四聖諦是一個好的開始處;首先,我們應該先了解苦到底是甚麼,才能因病施藥,用適當的佛法來治療眾生的苦。
所以身為學生,珮玲和我可以說說我們自己和我們同學覺得痛苦的地方。這樣,我想大家會有一個比較清楚的概念,知道甚麼樣的佛法適合學生和年輕人。我覺得自己非常幸運,能夠找到佛法,讓我在人生中有所依怙。然而,我看到有些學友因為沒有這個立腳處,時時都處在迷失與徬惶中,這是一般大學生越近畢業時越有的感受。
最主要讓大學生覺得痛苦的地方,是對生活沒有目標和方向感,或者擔心會被困在一個沒有意義,或他們沒有興趣的地方。他們,包括我在內,擔心會開始一個沒有意義的工作,隨波逐流的過生活,讓歲月就這樣流逝掉了。有一次,我的一個朋友來找我談話,她告訴我她覺得迷失徬惶,也漸漸地開始對基督教有興趣。她覺得社會和周圍的人都叫她要找一個她所熱衷的東西,然後追求這個目標,但是她覺得她並沒有一個熱衷的目標,所以她不知道應該怎麼做。其實我還有很多這樣的故事,我相信如果你們問任何一位法界佛教青年會的參與者,他們都可以解釋這種感覺。

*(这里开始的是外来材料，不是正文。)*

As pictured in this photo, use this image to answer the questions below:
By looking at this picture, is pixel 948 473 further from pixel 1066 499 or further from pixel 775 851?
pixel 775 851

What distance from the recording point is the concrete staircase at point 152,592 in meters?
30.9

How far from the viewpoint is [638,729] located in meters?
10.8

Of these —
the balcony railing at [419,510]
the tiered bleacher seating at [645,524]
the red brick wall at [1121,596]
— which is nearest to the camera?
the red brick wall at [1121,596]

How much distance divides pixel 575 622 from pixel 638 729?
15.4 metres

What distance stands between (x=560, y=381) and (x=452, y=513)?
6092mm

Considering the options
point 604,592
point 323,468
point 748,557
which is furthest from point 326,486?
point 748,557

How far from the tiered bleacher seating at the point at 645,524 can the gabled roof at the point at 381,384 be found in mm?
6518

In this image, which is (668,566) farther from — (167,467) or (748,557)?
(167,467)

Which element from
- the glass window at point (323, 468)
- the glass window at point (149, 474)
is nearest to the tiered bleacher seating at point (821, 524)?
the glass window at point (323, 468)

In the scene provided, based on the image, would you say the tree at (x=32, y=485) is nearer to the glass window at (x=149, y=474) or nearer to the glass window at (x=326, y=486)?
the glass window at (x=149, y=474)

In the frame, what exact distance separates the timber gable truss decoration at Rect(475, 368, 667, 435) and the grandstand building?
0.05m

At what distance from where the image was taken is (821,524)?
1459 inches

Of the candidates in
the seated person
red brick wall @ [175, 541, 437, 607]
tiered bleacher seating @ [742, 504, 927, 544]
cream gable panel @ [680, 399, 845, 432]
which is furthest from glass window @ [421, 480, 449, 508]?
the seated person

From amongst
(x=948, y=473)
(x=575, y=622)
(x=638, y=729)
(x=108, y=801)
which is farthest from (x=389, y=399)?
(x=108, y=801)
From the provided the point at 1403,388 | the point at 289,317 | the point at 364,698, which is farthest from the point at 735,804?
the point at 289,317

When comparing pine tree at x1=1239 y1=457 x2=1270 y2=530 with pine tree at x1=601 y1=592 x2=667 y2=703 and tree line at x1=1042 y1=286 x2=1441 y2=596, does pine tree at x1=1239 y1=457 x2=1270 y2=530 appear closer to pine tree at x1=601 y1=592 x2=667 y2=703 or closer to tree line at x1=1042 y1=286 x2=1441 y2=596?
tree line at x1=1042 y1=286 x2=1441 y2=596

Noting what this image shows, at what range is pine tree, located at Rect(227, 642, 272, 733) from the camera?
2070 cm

另外一個大學生覺得痛苦的地方,是他們和父母的關係。在美國,「孝順 」的觀念並不強,父母親和孩子們時常吵架,甚至根本不談話。當然,每一個人情況都是不同的。但是我要提出這一點,因為我了解「孝順」這個道理,真的可以利益我身邊的人。舉個例子說,我記得有一位到萬佛聖城的法界佛教青年,對律法師非常恭敬,也會懇請律法師開示和指正。有一次,他請教律法師,他來到聖城已經一段時日了,他覺得或許他應該回去照顧父母親。他預料律法師給的答案會是:「不,你應該留在這裏修行﹗」但是相反的,律法師支持他這個想法。兩天內,他就飛越到國家的另一邊,回家和父母住在一起。當時他告訴在場的佛青們回家的感覺,我印象最深刻的是他說:「我要是早在年輕一點的時候知道孝順的觀念,就不會對父母做了那麼多糊塗事。」在美國長大的年輕人需要這些!我們應該用一個讓年輕人覺得有道理的方法,來解釋「孝順」這個觀念。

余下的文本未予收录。